Central to this research is the fight against bacterial resistance to antibiotic resistance. Damien Meyer, a researcher at CIRAD and co-author of the study, explains: “In 2019, WHO reported that antibiotic resistance could claim as many as 10 million victims per year by 2050. The cause is the overuse of antibiotics, especially in the agricultural sector, to prevent disease outbreaks in livestock farms. Our objective is to develop alternatives to antibiotics, by focusing on targeted immune strengthening strategies”.

The first stage consists in finding out how bacteria attack: “what are the cellular pathways that they hijack?”.

By improving understanding of bacterial virulence factors, the scientists can identify the weak points of the cells attacked. This enables them to develop targeted defences to strengthen these weaknesses.

The bacterium still attacks, but now fires blanks

The idea is simply to provide better shields for cells”, continues Damien Meyer. “Rather than trying to destroy bacteria with antibiotics, we let them attack, except they are now firing blanks”.

New therapies, directed toward the host rather than the pathogen, are currently being studied.

Damien Meyer insists on the urgent need to develop alternatives to antibiotics: “By working on ways to strengthen the immunity of host cells, we avoid the selection pressure exerted by the use of antibiotics. This pressure results in the mutation of certain bacteria, which then become resistant to antibiotics. If we continue on this path, some diseases that are relatively “common” today could become untreatable in a few years’ time”.
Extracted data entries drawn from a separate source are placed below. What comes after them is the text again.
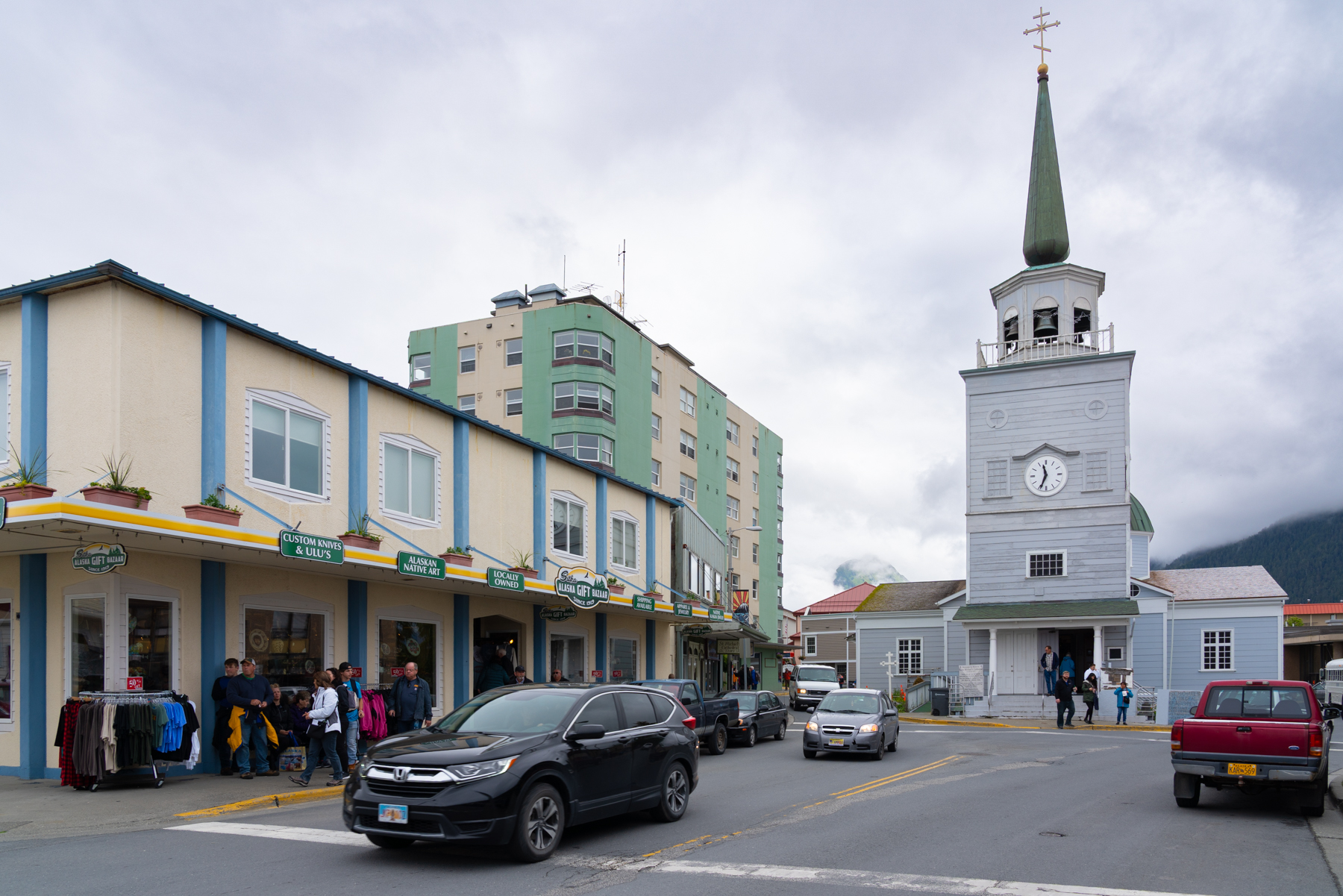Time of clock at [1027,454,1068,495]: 11:33
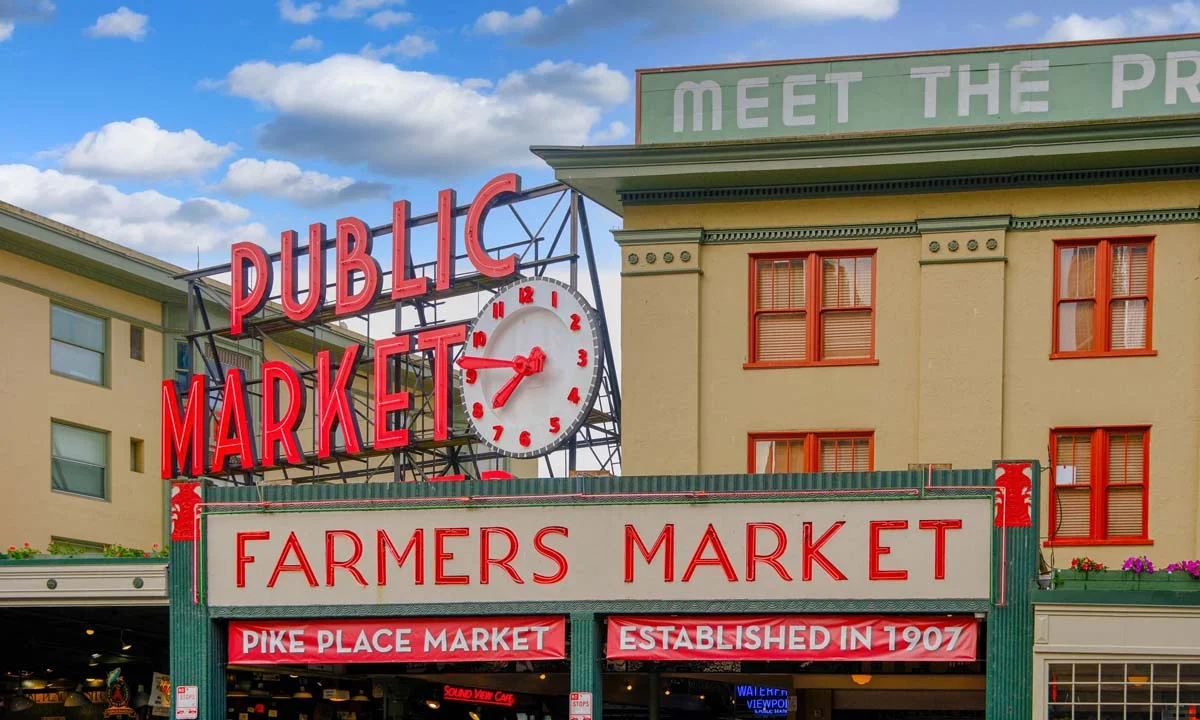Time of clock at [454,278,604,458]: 7:46
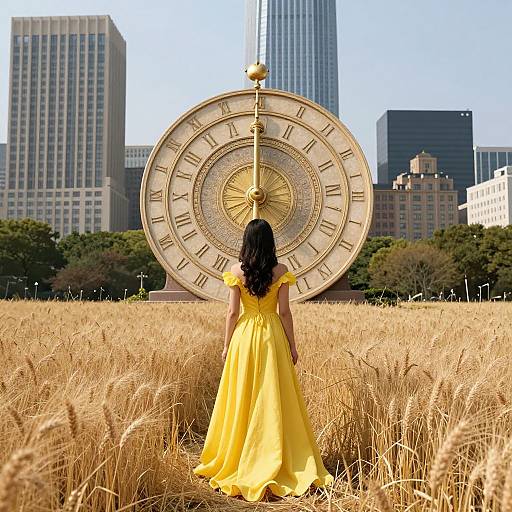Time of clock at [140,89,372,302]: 5:59
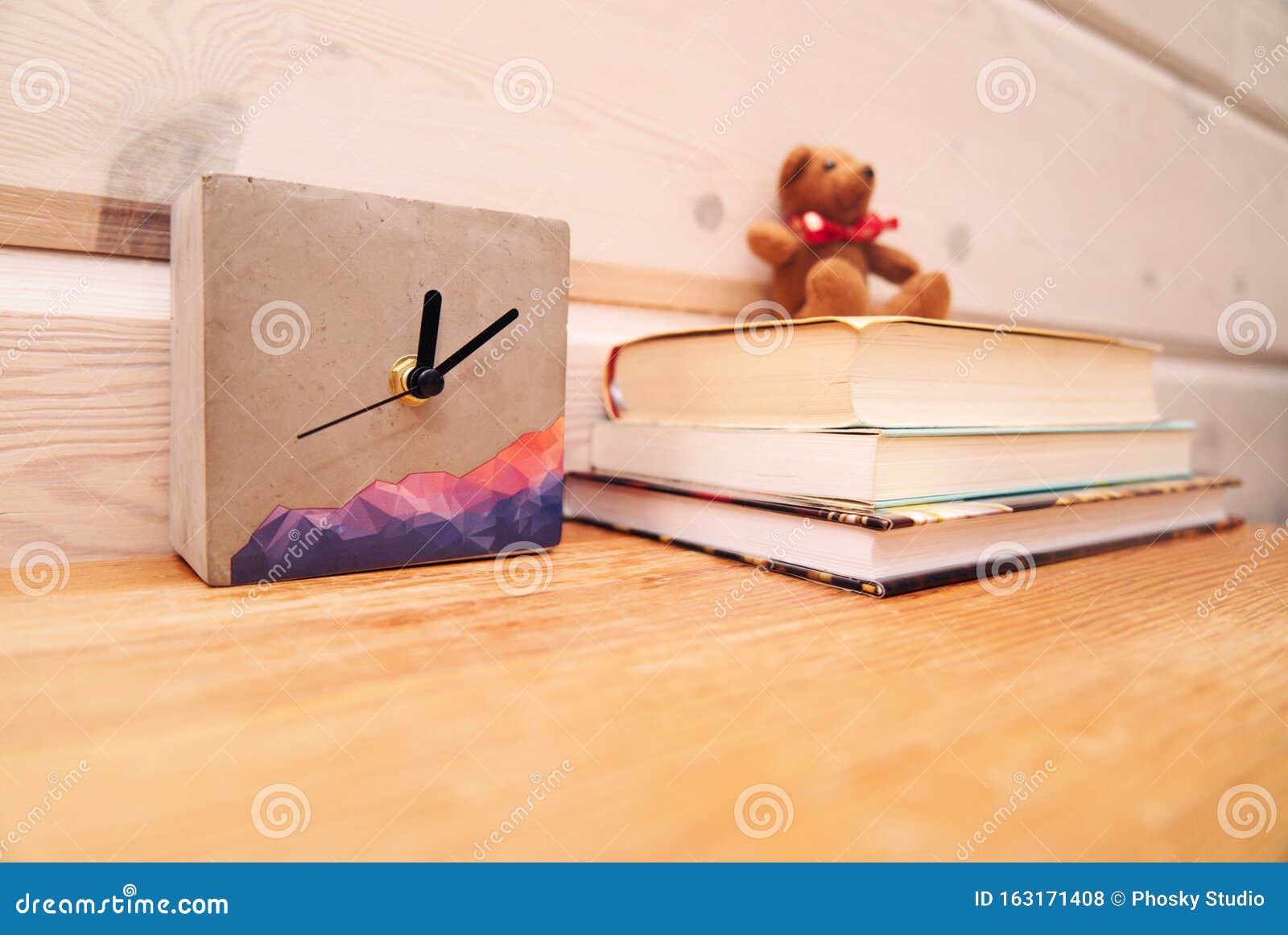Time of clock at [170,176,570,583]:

The virulence proteins were identified using the S4TE software package, also developed by CIRAD.

An international patent to advance vaccination against heartwater

After 10 years of research and administrative processes, the research team from CIRAD, based in Guadeloupe, has also obtained an international patent for the discovery of a virulence attenuator gene in Ehrlichia ruminantium, the bacterium that causes heartwater. This major advance paves the way for the development of vaccines through the generation of attenuated bacterial strains.
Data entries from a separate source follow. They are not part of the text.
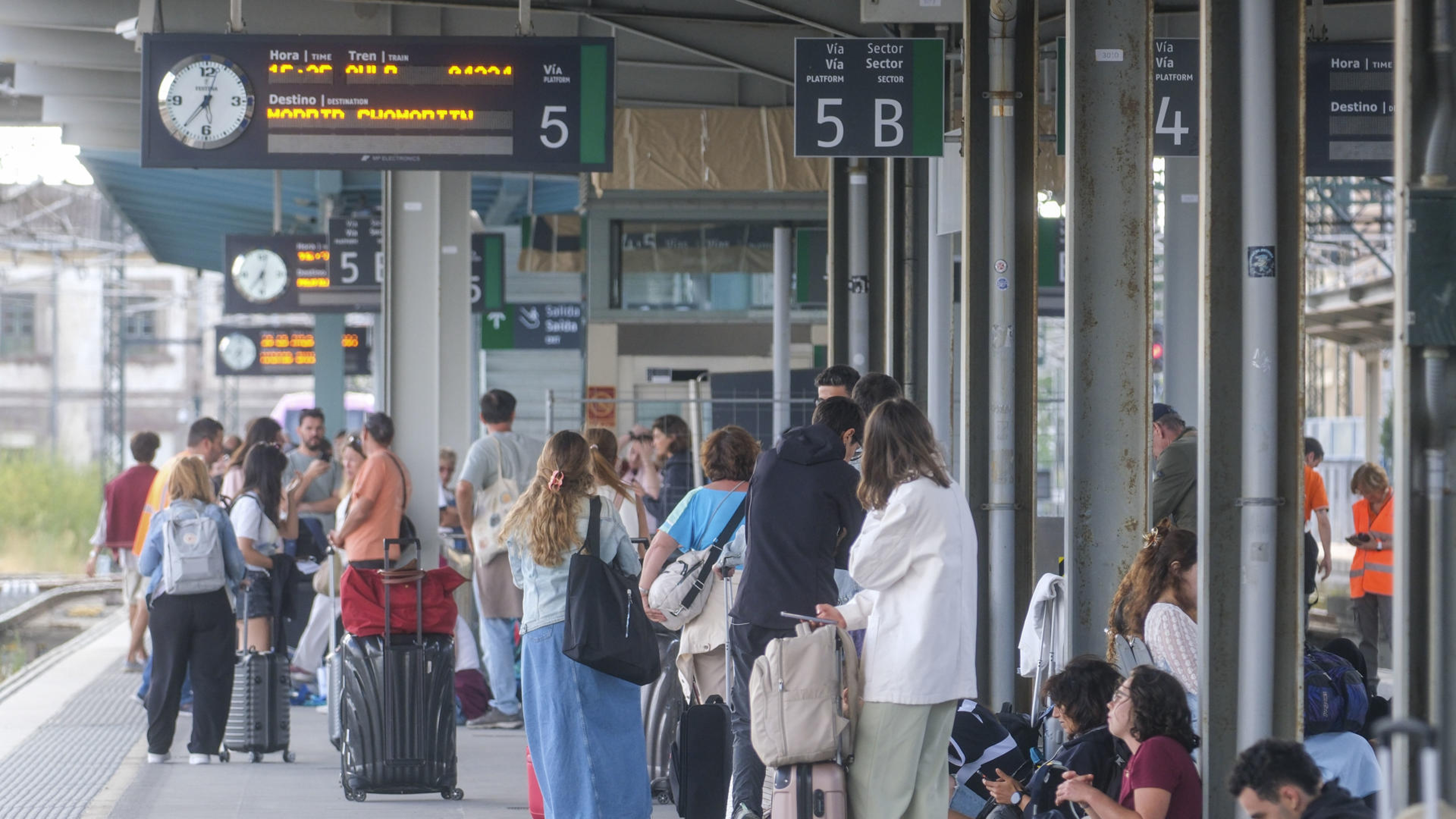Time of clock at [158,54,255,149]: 12:36
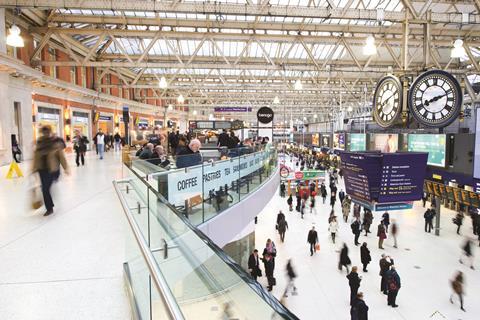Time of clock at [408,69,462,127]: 8:11
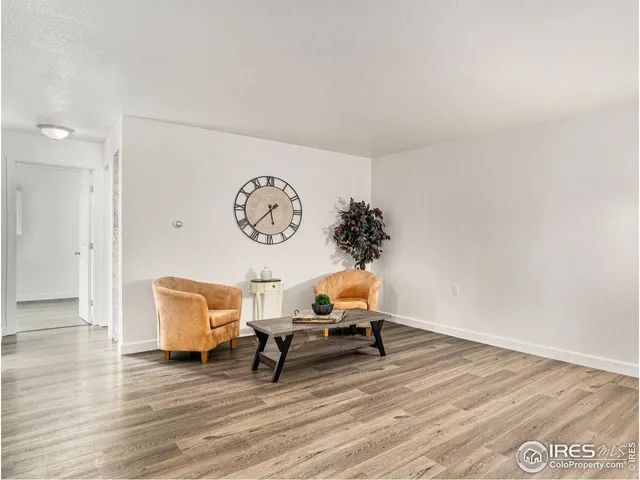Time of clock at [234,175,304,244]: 5:37
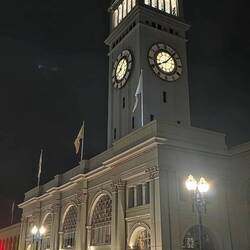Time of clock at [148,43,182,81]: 8:07
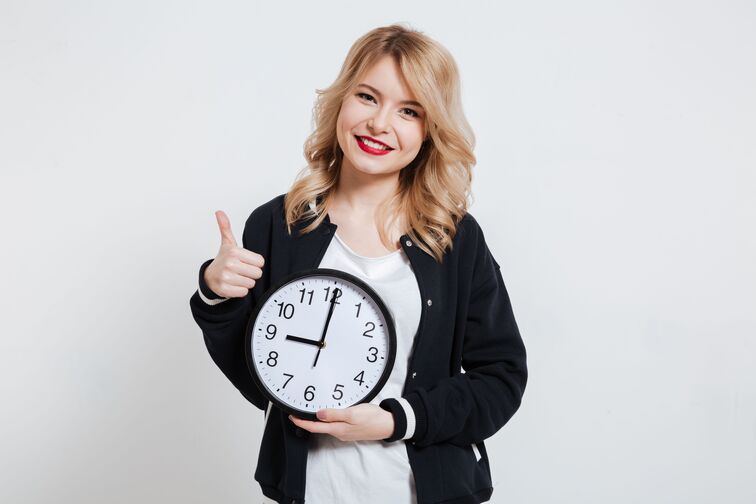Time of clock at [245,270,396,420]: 9:00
With this international patent, CIRAD ensures it will retain the rights to this discovery in order to guarantee the accessibility of vaccines for the poorest countries. The development of vaccines, as an alternative strategy to antibiotic use, is also part of the fight against antibiotic resistance.

To know more

Reference

Christophe Noroy,Damien F. Meyer. 2021. The super repertoire of type IV effectors in the pangenome of Ehrlichia spp. provides insights into host-specificity and pathogenesis. PLOS Computational Biology.